> BRANO
::::::::

Tranvia Togliatti - Perchè è un'occasione da non perdere.
Tra le opere finanziate dal PNRR e in fase avanzata di progettazione vi è la linea tranviaria Ponte Mammolo – Subaugusta, comunemente chiamata “Tranvia Togliatti”, perché il suo intero percorso si snoderà lungo tutta la strada intitolata allo storico Segretario del Partito Comunista Italiano.
Dal punto di vista della mobilità, l’opera è di fondamentale importanza: un percorso di circa otto chilometri tangenziale da nord che avrà raccordi con le tre linee metropolitane, la ferrovia FL2 Roma - L’Aquila - Pescara, le linee tranviarie lungo via Prenestina e la futura tranvia Roma Termini – Tor Vergata (attualmente in fase di progettazione).
A mio avviso, è un’occasione da non sprecare anche in termini di riqualificazione del territorio e per superare i problemi che soffre il viale e che ricadono sui cittadini dei quartieri che vi si affacciano.
Generalmente, realizzare una tranvia porta benefici in termini di spostamenti quotidiani, disincentiva l’utilizzo dell’automobile. E ciò è bene, soprattutto in una città come Roma. Ma inserirla all’interno di un paesaggio, farla dialogare in maniera organizzata con il testo urbano fino a intenderla come un vero proprio strumento di pianificazione, è il passaggio in più per ristrutturare porzioni di città, a vari livelli, dal micro al macro: rifacimento e allargamento dei marciapiedi, creazione di nuovi percorsi ciclabili, realizzazione di nuovi parchi urbani e riqualificazione di spazi interni ai quartieri che attraversa. Ma anche azioni a verde e introduzione di nature-based solutions per mitigare e contrastare il cambiamento climatico e migliorare l’impatto visivo.

::::::::

> Dati testuali in forma di didascalia
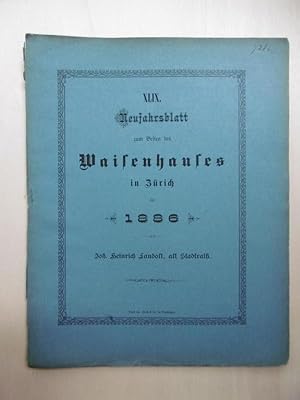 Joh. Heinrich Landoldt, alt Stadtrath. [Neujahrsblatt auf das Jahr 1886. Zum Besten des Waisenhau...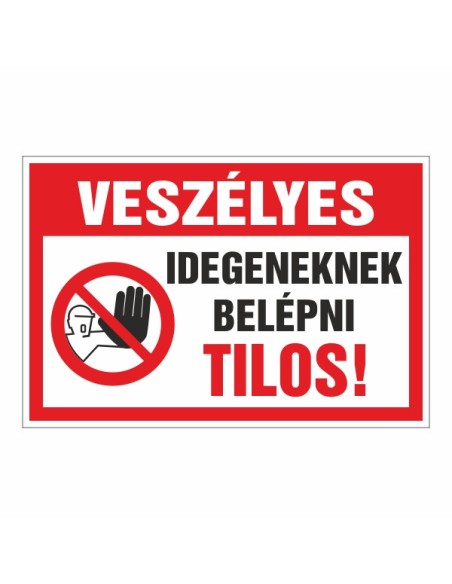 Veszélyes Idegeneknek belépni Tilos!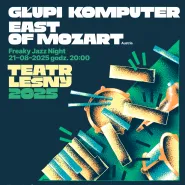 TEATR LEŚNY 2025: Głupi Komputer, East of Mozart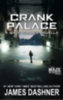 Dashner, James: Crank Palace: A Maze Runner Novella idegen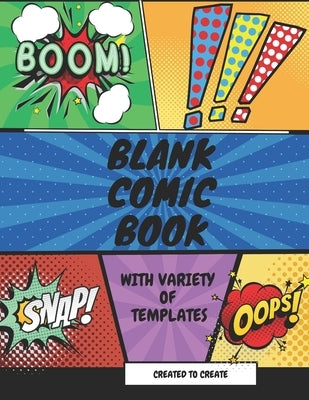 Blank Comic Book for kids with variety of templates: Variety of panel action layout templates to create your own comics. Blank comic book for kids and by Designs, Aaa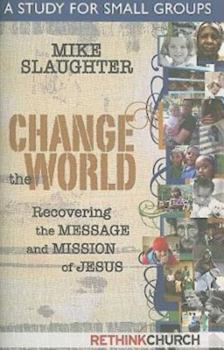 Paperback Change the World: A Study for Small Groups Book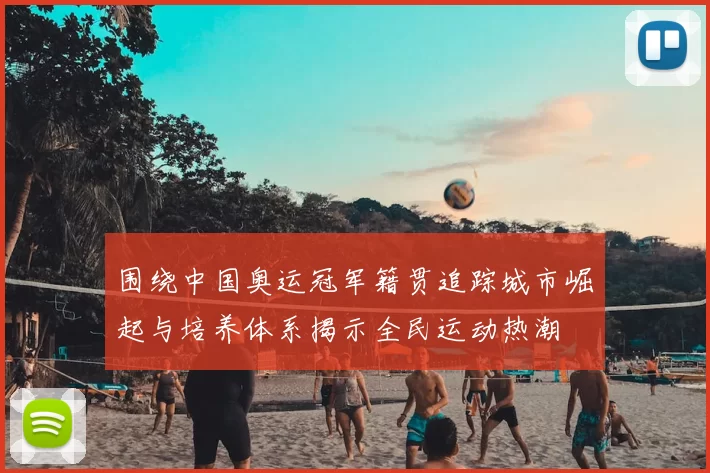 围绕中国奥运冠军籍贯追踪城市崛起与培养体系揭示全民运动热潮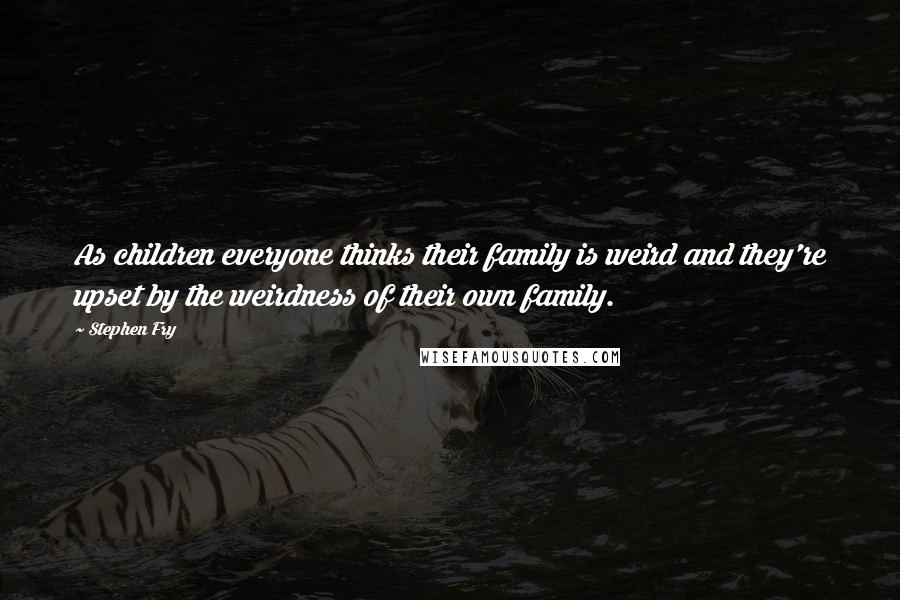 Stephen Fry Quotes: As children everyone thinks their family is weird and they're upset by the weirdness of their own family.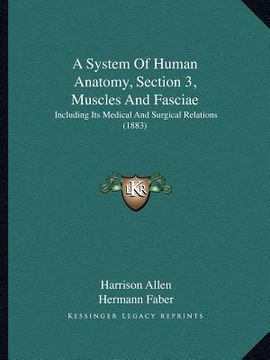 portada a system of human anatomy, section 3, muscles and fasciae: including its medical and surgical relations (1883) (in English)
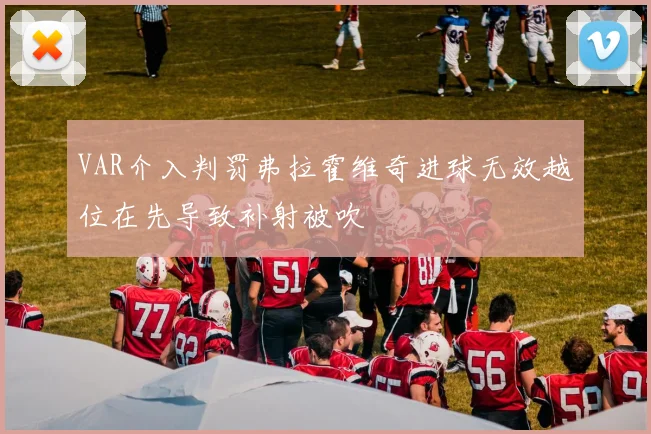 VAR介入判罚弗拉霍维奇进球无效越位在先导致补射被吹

::::::::

Trascrivi senza modifiche la parte del brano sulla Tranvia Togliatti che comincia con "Tranvia Togliatti - Perchè" e finisce con "fase di progettazione).".

> SOLUZIONE
Tranvia Togliatti - Perchè è un'occasione da non perdere.
Tra le opere finanziate dal PNRR e in fase avanzata di progettazione vi è la linea tranviaria Ponte Mammolo – Subaugusta, comunemente chiamata “Tranvia Togliatti”, perché il suo intero percorso si snoderà lungo tutta la strada intitolata allo storico Segretario del Partito Comunista Italiano.
Dal punto di vista della mobilità, l’opera è di fondamentale importanza: un percorso di circa otto chilometri tangenziale da nord che avrà raccordi con le tre linee metropolitane, la ferrovia FL2 Roma - L’Aquila - Pescara, le linee tranviarie lungo via Prenestina e la futura tranvia Roma Termini – Tor Vergata (attualmente in fase di progettazione).